Alveolar Bone Grafting


Synopsis

Cleft lip and palate provides a four-dimensional reconstructive challenge, encompassing all tissue types and extending across the age spectrum from infancy into adulthood. This chapter focuses on alveolar bone grafting, a component of cleft reconstruction typically performed in early adolescence. The goals of alveolar bone grafting are to establish a solid bony foundation for the erupting adult dentition, to stabilize the maxilla into a single stable arch, and to simultaneously close remaining soft tissue defects such as oronasal fistulae. Although the ideal timing and technique for bone grafting remain controversial, this chapter will review the most commonly advocated techniques, with a step-by-step guide to performing the procedure.

Clinical Problem

The treatment of children with cleft lip and palate extends beyond their initial cleft repairs in infancy and includes a stepwise staged reconstruction. This is true throughout the world, including in developing countries. The defect in complete cleft lip and palate is a complex three-dimensional malformation that includes soft tissue as well as bony disruption ( Fig. 3.5.1 ). Failure of fusion of the medial and lateral palatine processes causes a bony defect that can extend from the pyriform rim and along the nasal floor. Oronasal clefts can present as a range of deformities ( Fig. 3.5.2 ), and no two clefts are exactly alike. Depending on the anomaly, the surgical timeline may include cleft lip repair, cleft palate repair, cleft lip revisions, cleft palate revisions and speech surgery, alveolar bone grafting, rhinoplasty, and possible orthognathic surgery. The number of procedures for children with a complete cleft lip and palate may be seven or more by age 18.

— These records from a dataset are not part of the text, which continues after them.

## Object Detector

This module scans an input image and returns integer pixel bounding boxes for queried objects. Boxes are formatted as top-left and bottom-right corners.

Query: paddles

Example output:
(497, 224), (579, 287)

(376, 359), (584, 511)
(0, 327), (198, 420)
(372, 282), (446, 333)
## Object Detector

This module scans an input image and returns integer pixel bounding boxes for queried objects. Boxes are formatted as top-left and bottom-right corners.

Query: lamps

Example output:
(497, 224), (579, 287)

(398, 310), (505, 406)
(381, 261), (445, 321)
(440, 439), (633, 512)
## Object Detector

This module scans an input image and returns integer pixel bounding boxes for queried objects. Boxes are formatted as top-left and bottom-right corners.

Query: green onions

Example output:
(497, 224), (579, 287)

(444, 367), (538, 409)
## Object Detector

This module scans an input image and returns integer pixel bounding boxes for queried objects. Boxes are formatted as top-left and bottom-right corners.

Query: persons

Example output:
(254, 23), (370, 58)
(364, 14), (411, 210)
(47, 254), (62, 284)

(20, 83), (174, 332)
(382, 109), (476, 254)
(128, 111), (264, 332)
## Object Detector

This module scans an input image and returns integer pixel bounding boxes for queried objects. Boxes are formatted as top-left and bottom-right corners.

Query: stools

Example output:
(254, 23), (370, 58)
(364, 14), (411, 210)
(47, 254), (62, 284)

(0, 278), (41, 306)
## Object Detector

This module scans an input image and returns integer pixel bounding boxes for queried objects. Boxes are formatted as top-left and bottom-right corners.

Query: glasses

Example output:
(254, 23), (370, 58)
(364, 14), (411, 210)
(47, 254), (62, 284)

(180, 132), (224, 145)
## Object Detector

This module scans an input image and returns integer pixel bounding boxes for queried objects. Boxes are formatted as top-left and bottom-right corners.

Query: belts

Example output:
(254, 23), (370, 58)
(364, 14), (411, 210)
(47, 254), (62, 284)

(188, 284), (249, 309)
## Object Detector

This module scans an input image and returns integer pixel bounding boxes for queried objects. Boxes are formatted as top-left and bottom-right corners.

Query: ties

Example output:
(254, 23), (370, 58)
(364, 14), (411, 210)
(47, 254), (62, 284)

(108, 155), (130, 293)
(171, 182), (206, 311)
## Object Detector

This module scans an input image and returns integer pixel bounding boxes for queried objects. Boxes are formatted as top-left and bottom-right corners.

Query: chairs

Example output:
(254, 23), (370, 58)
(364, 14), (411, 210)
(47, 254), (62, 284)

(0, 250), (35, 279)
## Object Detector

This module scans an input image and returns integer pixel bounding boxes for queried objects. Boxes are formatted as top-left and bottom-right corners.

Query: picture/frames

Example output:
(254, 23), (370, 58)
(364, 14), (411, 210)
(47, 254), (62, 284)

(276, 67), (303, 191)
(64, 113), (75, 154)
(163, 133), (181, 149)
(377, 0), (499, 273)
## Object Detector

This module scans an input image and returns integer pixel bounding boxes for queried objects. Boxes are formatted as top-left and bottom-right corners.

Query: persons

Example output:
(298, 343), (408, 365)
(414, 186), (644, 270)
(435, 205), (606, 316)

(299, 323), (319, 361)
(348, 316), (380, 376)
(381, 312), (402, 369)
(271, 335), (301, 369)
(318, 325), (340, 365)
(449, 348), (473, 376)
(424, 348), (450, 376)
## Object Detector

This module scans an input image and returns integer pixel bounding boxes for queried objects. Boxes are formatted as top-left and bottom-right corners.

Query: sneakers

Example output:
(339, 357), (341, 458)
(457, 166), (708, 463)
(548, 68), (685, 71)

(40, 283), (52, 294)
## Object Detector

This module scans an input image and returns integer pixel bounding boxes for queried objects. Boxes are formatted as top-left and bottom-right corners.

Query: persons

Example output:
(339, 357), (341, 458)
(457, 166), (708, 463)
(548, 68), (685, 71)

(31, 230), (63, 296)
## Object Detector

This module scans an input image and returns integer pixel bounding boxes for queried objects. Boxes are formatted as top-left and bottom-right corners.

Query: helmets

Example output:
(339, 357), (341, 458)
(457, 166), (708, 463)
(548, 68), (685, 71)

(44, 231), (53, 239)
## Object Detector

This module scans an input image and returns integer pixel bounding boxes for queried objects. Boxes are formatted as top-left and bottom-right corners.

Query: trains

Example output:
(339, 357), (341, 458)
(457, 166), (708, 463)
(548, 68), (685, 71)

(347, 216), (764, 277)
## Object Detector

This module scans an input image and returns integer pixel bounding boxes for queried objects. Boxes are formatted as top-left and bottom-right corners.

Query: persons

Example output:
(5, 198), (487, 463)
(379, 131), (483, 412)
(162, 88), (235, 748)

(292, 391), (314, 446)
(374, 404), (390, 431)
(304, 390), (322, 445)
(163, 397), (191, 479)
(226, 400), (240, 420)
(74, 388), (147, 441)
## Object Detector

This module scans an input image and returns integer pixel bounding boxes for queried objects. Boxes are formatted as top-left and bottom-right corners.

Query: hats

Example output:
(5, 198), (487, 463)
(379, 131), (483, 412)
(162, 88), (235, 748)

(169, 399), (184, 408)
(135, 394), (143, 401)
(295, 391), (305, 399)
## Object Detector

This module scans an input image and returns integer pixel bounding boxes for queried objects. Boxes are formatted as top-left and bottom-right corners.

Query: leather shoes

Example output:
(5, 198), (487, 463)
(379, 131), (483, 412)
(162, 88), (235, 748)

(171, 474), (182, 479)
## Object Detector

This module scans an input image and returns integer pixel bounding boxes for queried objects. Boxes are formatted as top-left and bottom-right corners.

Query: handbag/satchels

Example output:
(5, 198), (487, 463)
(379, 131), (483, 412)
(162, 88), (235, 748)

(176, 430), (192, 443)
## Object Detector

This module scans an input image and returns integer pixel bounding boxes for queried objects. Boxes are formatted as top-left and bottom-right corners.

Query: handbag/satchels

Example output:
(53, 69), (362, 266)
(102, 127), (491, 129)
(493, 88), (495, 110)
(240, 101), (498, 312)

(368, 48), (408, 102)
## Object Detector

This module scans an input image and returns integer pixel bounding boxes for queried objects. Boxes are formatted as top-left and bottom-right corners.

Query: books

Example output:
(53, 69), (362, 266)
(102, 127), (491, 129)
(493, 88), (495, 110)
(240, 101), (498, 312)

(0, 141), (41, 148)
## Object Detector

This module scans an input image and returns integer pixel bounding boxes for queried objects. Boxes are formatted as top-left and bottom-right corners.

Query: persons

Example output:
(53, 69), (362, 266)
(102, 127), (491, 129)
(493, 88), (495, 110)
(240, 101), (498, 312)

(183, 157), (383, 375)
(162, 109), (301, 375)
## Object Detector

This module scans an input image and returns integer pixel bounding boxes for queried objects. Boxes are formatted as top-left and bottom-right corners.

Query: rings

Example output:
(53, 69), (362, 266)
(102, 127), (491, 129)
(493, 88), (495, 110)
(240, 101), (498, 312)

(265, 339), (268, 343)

FIG. 3.5.1, Complete clefts of the lip or lip and palate disrupt all layers of tissues, including bone. In this three-dimensional CT scan reconstruction, the left unilateral complete cleft is easily identified. This defect disrupts the continuity of the maxillary arch, fails to provide bone stock for erupting adult dentition, and allows for collapse of the lesser alveolar segment. Alveolar bone grafting, in conjunction with orthodontic alignment, aims to correct these problems while closing soft tissue defects such as oronasal or labionasal fistulae.

FIG. 3.5.2, No two oronasal clefts are alike, and the range of anomalies is broad, requiring individualized treatment regimens. This demonstrates the spectrum of cleft malformations from left to right: incomplete unilateral cleft, complete unilateral cleft, incomplete bilateral cleft, complete bilateral cleft lip (this last image is in an adult and also demonstrates some of the dental malformations that occur in conjunction with clefts).

Although the cleft lip and palate are ideally repaired within the first year of life, children with an alveolar cleft will require bone grafting in early adolescence. Alveolar bone grafting supports the erupting adult dentition, stabilizes the maxillary arch, and allows for closure of oronasal fistulae. There are many potential donor sites for corticocancellous bone including the ilium, the tibia, the mandibular ramus, and the cranium. Although each arguably has pros and cons, the most commonly used is the ilium, and we will limit ourselves to a discussion of this donor site for the purposes of this chapter.

Children with cleft lip and palate can have a number of dental and orthodontic anomalies that may challenge the reconstructive surgeon and orthodontist. Typically, children will have asymmetrical delays in dental eruption as well as crowding; maxillary arch collapse; lingual crossbite; supernumerary, ectopic, or missing teeth; and oronasal or labionasal fistulae. Coordinated treatment with a pediatric dentist, orthodontist, and plastic surgeon optimizes outcomes while ideally minimizing the number of surgical interventions.

Most children with cleft lip and palate are non-syndromic, but hundreds of syndromes have been found to present with cleft lip and palate as part of their phenotype. These syndromes should be identified and understood before surgery because there are added surgical risks.